▶ DOCUMENT EXTRACT
╭──

The complete report of the Commission was published in 1938 by Harper & Brothers as a book, Not Guilty. This volume of 422 pages constitutes the most definitive analysis of the Moscow frame-up trials yet produced.
The Commission placed the requirements of truth and scientific exactness above everything else in its report. Each conclusion is voluminously documented. Yet Not Guilty is as fascinating reading as any detective story fan could wish. It takes the most gigantic frame-ups in all history, frame-ups organized by a powerful government with millions of dollars at its disposal, and step by step it unravels all the threads until the whole monstrous crime of the Kremlin against Lenin’s comrades is laid bare.
Yet the report of the Commission transcends in importance the simple exposure of the wild fictions cooked up in the headquarters of the GPU. It deals with a vast international murder machine, whose tentacles reach into all lands, “the issue,” declared the Commission, “even more than those involved in such historic cases as that of Dreyfus, Sacco-Vanzetti, or Dimitrov-Torgler, must therefore be regarded as international. It imperils countless human lives and compromises those standards of justice which mankind has painfully established to “safeguard the individual against governmental oppression.”
The Stalinist defenders of the Moscow frame-ups had maintained that the trials appeared somewhat strange because of differences between Anglo-Saxon and Soviet legal procedure. The Commission established, however, that “the conduct of the trials violated Soviet law on criminal procedure in every important point.” The Commission even uncovered declarations of Prosecutor Vyshinsky himself, proving that his procedure in the Moscow frame-ups violated Soviet legal requirements.
The Commission took up the testimony of the defendants one by one and examined their hair-raising utterances. A few quotations will indicate what the Commission proved:
“On the basis of all the evidence ... we conclude that in so far as it applied to Smirnov’s confession of conspiratorial communication with Trotsky and Sedov, this statement of Vyshinsky in his summation was correct: ‘Smirnov himself did not utter a single word of truth here ...’”

╰──

[Spatial reasoning question listing]
╭──

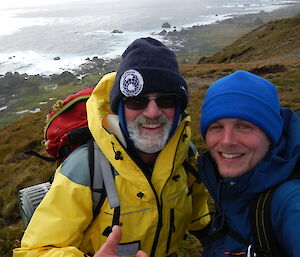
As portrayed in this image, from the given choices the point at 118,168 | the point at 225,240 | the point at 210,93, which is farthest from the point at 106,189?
the point at 210,93

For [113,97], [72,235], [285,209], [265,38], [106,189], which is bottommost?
[72,235]

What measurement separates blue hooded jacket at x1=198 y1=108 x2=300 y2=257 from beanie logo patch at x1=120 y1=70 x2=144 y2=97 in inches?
43.4

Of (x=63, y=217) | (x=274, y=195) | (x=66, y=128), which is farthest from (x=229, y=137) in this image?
(x=66, y=128)

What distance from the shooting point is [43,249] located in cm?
226

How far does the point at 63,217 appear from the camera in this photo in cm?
238

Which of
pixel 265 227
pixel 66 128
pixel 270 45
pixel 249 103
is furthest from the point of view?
pixel 270 45

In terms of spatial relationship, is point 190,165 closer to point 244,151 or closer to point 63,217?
point 244,151

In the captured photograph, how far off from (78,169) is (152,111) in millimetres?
914

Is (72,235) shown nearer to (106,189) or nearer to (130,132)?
(106,189)

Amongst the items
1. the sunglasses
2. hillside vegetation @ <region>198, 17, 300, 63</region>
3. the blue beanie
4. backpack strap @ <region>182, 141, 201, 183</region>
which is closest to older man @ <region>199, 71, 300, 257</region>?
the blue beanie

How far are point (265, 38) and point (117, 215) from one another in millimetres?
49712

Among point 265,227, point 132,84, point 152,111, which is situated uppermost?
point 132,84

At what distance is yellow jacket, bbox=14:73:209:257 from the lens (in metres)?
2.34

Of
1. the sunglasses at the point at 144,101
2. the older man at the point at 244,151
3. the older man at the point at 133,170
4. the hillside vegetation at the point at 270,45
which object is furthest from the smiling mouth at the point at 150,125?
the hillside vegetation at the point at 270,45
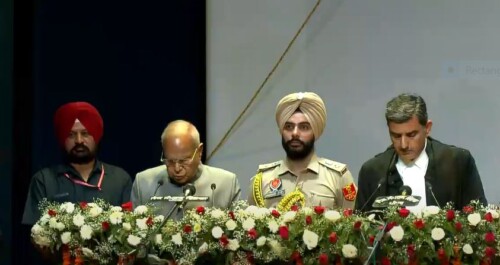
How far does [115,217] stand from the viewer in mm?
4582

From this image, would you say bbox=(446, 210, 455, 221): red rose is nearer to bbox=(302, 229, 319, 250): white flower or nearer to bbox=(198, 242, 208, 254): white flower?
bbox=(302, 229, 319, 250): white flower

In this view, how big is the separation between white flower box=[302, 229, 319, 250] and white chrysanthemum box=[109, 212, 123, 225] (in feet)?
2.68

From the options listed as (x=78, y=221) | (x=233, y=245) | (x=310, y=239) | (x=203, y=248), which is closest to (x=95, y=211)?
(x=78, y=221)

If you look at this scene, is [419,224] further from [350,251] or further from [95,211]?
[95,211]

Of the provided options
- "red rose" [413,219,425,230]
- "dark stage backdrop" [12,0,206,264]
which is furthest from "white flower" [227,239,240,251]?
"dark stage backdrop" [12,0,206,264]

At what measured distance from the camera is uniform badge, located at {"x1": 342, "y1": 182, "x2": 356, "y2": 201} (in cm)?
535

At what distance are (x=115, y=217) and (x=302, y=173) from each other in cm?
119

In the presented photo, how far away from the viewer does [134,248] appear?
4.48 meters

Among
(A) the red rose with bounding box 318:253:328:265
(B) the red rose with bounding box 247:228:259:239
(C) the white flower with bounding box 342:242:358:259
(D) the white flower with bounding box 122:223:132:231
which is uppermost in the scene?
(D) the white flower with bounding box 122:223:132:231

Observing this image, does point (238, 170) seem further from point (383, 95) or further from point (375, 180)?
point (375, 180)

╰──

▶ TASK REQUIREMENTS
[1] In the passage on the Commission's report, which publisher released Not Guilty, and in what year?
[2] Write out the passage on the Commission's report word for word, from "The complete report" to "trials yet produced.".
The listing plays no role in this work.

▶ SOLUTIONS PER TASK
[1] Harper & Brothers published it in 1938.

[2]
The complete report of the Commission was published in 1938 by Harper & Brothers as a book, Not Guilty. This volume of 422 pages constitutes the most definitive analysis of the Moscow frame-up trials yet produced.